Traditionally, storage and security have been separate streams within IT. Although the two groups have overlapping concerns and are working together on specific projects, they are currently very different. This model is changing. News constants on security holes in well-known companies like Sears and Delta Air, Panera Bread, Saks Fifth Avenue and, MyFitnessPal, Orbitz, FedEx, and the city of Atlanta have IT managers very concerned about their risks. Many adopt DevSecOps, an approach that makes everyone in the organization responsible for security. For storage professionals, this means paying more attention to the protection of data storage.
What is data storage security?
Data warehousing security is a subset of the broader field of computer security, focusing specifically on the protection of storage devices and systems. The SNIA (Storage Network Industry Association) dictionary provides security for storing the following more technical definition data:
What is Storage security:
It is the application of physical, technical, and administrative controls to protect storage systems and infrastructures, as well as the data stored therein. Storage security focuses on protecting data (and its set-up) from unauthorized disclosure, adjustment, or destruction while ensuring its accessibility to authorized users. These controls can be preventive, detective, corrective, dissuasive, recovery, or compensatory. SNIA says that “secure storage may also be the last hope of defense on an adversary, but only if administrators invest time and effort to implement and activate accessible storage controls for security. “
Ensuring adequate data security is a delicate balancing act for administrators and storage managers. You need to weigh three main issues that fall under the CIA acronym: confidentiality, integrity, and availability. You must keep confidential data out of the reach of unauthorized users, ensure that the data on your systems is reliable, and ensure that the data is available to all members of the organization who need to enter it. At the similar time, they need to be aware of the cost and value of their data. Nobody wants to end up with data security systems that are more expensive than the value of the data they protect. However, companies must also have security systems that are so strong that potential attackers have to spend more time and resources than the data deserves because of their security breach.

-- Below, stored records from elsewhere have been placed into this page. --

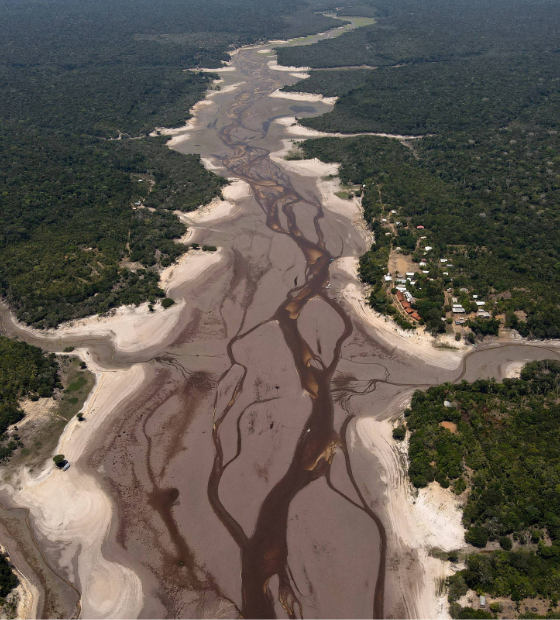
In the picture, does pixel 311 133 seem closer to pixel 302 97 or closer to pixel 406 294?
pixel 302 97

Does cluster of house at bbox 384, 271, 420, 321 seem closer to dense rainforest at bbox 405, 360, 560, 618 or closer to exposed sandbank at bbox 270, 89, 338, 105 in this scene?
dense rainforest at bbox 405, 360, 560, 618

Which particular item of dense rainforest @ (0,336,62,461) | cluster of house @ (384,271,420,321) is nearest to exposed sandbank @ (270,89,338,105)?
cluster of house @ (384,271,420,321)

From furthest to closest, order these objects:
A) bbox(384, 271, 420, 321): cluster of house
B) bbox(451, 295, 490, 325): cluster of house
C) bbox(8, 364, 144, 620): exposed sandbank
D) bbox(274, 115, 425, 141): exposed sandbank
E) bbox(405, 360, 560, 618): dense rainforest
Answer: bbox(274, 115, 425, 141): exposed sandbank → bbox(384, 271, 420, 321): cluster of house → bbox(451, 295, 490, 325): cluster of house → bbox(8, 364, 144, 620): exposed sandbank → bbox(405, 360, 560, 618): dense rainforest

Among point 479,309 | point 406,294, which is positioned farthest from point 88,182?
point 479,309

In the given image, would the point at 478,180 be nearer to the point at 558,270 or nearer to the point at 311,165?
the point at 558,270

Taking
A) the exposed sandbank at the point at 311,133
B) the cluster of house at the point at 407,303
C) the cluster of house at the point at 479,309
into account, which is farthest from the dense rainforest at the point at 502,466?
the exposed sandbank at the point at 311,133

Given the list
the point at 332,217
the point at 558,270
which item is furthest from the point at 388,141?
the point at 558,270
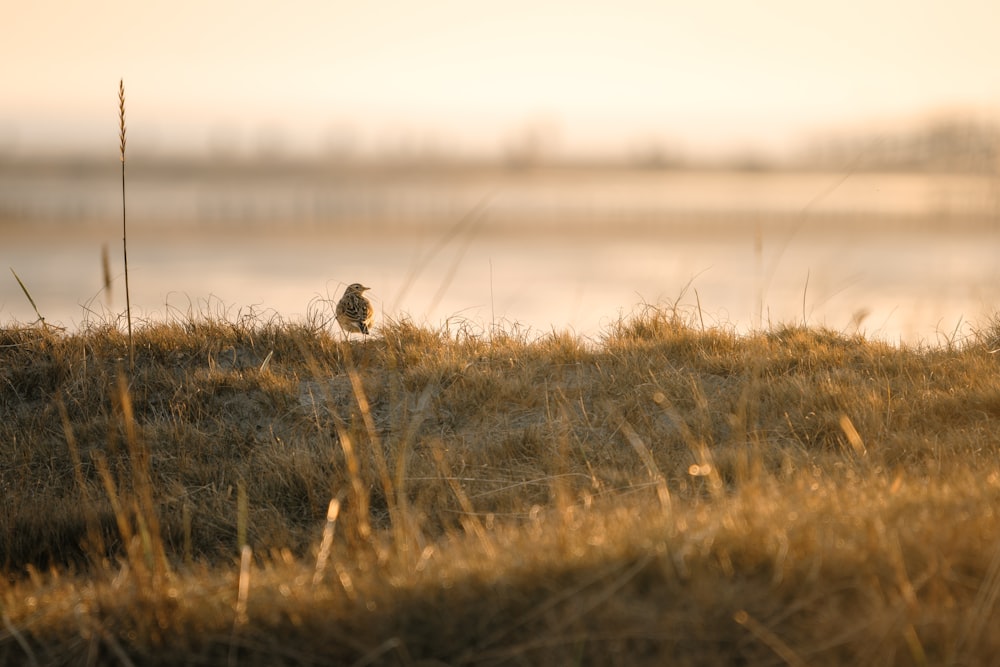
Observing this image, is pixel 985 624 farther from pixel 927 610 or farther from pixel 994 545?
pixel 994 545

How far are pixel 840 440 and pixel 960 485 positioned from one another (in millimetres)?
1012

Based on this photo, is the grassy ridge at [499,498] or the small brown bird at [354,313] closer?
the grassy ridge at [499,498]

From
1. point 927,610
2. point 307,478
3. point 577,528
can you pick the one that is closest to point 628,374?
point 307,478

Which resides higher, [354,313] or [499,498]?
[354,313]

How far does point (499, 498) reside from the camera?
14.4ft

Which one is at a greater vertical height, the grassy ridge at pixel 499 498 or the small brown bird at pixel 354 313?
the small brown bird at pixel 354 313

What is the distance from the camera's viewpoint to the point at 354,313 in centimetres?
674

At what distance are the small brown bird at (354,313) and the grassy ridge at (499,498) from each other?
0.29m

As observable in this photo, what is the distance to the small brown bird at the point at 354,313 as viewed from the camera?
6.71 meters

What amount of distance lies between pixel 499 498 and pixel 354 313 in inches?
110

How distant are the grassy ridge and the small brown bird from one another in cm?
29

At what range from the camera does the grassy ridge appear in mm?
2715

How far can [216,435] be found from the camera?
5.38m

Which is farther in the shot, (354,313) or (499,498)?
(354,313)
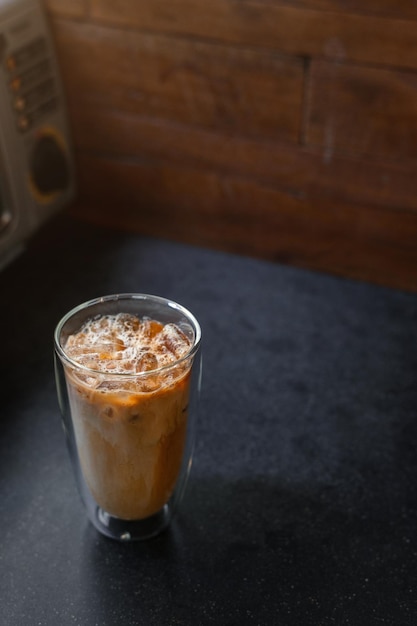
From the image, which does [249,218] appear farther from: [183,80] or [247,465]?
[247,465]

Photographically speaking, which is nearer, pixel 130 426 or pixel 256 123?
pixel 130 426

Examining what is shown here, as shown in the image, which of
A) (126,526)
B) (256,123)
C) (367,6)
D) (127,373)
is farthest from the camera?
(256,123)

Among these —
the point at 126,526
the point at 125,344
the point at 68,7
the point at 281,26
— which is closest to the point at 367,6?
the point at 281,26

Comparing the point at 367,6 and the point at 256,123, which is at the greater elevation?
the point at 367,6

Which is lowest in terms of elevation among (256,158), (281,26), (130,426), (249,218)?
(249,218)

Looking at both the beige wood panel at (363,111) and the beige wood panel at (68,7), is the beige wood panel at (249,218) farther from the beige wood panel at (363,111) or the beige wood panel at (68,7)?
the beige wood panel at (68,7)

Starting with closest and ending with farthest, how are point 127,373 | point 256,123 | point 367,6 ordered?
point 127,373 < point 367,6 < point 256,123

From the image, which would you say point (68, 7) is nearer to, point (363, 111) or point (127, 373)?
point (363, 111)

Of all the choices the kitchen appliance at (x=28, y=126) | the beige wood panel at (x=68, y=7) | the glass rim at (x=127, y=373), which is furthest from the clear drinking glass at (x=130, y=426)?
the beige wood panel at (x=68, y=7)
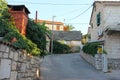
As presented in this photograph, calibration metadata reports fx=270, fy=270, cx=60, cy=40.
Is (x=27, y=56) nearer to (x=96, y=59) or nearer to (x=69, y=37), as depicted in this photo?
Result: (x=96, y=59)

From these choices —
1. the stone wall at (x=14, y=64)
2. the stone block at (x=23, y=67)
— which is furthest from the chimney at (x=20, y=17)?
the stone block at (x=23, y=67)

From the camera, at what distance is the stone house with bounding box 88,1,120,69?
27.4 metres

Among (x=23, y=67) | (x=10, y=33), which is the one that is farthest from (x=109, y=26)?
(x=10, y=33)

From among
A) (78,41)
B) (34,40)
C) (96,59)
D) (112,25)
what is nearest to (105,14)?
(112,25)

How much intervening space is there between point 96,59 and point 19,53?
13986mm

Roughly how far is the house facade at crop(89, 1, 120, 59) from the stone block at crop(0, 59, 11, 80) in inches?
682

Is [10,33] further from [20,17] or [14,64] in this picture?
[20,17]

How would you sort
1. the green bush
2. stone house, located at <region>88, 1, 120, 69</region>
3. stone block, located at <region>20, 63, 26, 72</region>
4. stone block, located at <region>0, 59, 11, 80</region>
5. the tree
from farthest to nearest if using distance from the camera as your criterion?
the green bush, stone house, located at <region>88, 1, 120, 69</region>, stone block, located at <region>20, 63, 26, 72</region>, the tree, stone block, located at <region>0, 59, 11, 80</region>

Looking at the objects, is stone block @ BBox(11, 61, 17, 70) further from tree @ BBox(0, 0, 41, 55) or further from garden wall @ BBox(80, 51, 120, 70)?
garden wall @ BBox(80, 51, 120, 70)

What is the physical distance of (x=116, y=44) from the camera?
27578 millimetres

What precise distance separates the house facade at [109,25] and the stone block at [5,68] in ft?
56.9

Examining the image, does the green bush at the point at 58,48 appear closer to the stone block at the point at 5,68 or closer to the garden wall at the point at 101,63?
the garden wall at the point at 101,63

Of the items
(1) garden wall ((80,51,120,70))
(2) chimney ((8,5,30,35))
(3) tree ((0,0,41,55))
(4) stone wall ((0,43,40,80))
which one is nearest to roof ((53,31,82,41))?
(1) garden wall ((80,51,120,70))

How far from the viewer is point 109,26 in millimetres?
26938
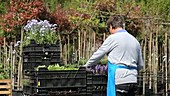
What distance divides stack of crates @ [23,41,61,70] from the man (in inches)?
A: 158

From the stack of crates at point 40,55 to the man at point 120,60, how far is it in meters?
4.01

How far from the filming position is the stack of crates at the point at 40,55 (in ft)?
30.3

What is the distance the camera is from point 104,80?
8.77 m

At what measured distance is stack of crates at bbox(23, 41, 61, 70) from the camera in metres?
9.23

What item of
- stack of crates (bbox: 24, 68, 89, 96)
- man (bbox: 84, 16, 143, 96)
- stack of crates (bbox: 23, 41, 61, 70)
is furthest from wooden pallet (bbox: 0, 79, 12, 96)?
man (bbox: 84, 16, 143, 96)

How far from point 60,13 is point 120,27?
398 inches

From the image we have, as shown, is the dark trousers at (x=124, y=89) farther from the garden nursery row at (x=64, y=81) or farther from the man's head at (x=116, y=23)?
the garden nursery row at (x=64, y=81)

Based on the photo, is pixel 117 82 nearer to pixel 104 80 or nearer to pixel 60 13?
pixel 104 80

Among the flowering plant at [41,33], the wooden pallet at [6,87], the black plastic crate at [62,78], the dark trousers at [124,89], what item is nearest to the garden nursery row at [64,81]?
the black plastic crate at [62,78]

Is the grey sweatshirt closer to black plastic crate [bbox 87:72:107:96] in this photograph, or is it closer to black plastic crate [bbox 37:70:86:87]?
black plastic crate [bbox 37:70:86:87]

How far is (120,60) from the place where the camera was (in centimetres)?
518

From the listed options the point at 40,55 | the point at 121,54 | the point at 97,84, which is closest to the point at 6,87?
the point at 40,55

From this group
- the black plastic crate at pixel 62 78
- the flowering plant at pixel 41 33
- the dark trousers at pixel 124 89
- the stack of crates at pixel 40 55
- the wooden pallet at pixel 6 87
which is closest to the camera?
the dark trousers at pixel 124 89

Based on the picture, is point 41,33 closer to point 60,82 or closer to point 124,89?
point 60,82
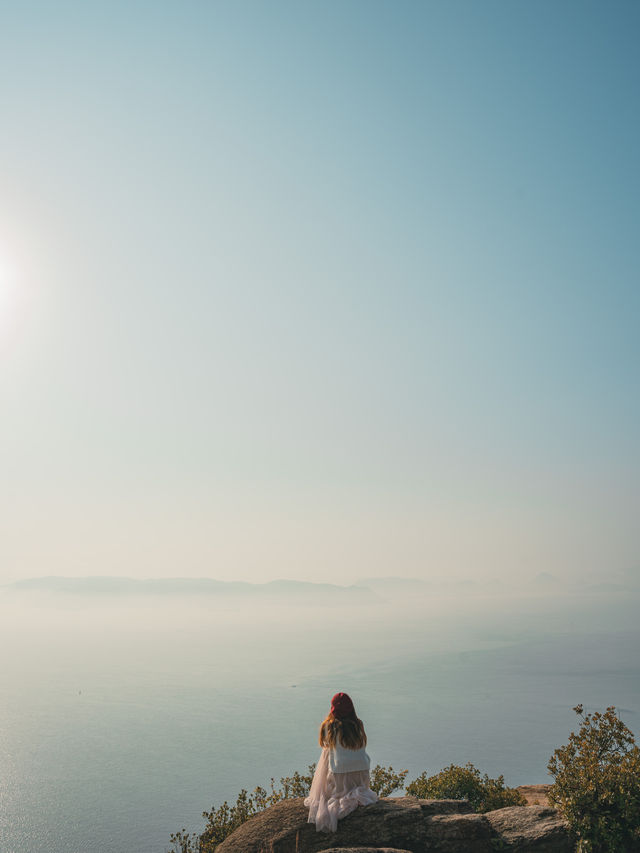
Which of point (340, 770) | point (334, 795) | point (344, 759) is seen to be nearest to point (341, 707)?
point (344, 759)

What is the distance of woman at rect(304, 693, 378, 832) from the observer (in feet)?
35.2

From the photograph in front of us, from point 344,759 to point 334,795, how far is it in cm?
71

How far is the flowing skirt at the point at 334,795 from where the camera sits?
10.6 meters

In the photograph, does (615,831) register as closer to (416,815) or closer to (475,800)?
(416,815)

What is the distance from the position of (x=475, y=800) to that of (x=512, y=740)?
208333 mm

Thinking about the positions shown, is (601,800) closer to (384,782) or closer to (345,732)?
(345,732)

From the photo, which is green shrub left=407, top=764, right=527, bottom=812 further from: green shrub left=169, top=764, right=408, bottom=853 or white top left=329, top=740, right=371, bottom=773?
white top left=329, top=740, right=371, bottom=773

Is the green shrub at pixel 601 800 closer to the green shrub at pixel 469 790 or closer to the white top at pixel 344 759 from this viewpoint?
the white top at pixel 344 759

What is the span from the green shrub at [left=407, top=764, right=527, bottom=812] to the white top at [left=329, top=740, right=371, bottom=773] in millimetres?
6766

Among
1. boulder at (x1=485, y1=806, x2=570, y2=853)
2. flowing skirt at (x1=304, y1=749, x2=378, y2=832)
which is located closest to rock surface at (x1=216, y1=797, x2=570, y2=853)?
boulder at (x1=485, y1=806, x2=570, y2=853)

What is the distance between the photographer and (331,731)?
11141mm

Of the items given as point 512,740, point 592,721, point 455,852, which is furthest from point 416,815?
point 512,740

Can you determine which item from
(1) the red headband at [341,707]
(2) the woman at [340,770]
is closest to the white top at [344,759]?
(2) the woman at [340,770]

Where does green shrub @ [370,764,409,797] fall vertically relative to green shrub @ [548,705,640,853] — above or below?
below
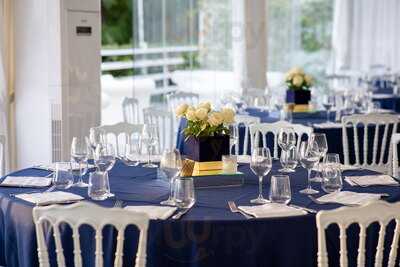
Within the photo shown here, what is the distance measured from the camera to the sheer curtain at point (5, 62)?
544cm

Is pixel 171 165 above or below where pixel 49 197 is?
above

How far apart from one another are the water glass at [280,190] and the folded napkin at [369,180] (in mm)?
563

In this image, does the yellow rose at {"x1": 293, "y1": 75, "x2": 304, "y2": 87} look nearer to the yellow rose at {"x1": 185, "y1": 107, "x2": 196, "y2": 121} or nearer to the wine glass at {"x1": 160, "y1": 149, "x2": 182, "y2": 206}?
the yellow rose at {"x1": 185, "y1": 107, "x2": 196, "y2": 121}

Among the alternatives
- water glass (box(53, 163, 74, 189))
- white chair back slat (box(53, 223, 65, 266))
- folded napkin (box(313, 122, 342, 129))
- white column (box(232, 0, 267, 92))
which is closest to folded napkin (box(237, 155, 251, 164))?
water glass (box(53, 163, 74, 189))

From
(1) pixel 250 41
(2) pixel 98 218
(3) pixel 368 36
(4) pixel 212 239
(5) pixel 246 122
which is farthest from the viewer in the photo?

Data Security vs. Privacy:
Storage security and data security closely linked to data protection. Data security is primarily about making private information accessible to people who are not authorized to consult it. This also includes protecting data from other types of attacks, e.g., B. Ransomware that prevents access to information, or attacks that change data and make it unreliable. Data protection is more about ensuring the availability of data after less harmful incidents such as system or element failures or even natural disasters. However, the two requirements overlap in their common need to ensure the reliability and availability of information and the need to recover from incidents that could compromise a company’s data. Storage professionals often face security and privacy issues at the same time, and some of the best practices can help resolve both.
Key drivers for data storage security:
Several current trends are increasing companies’ interest in data security. They include the following:
Data Growth :
According to the IDC, the amount of data stored in the world’s computer systems doubles approximately every two years. For businesses, this means continuously adding new storage space to meet the needs of the business. And with increasing storage volume, they become more valuable and difficult to protect as targets.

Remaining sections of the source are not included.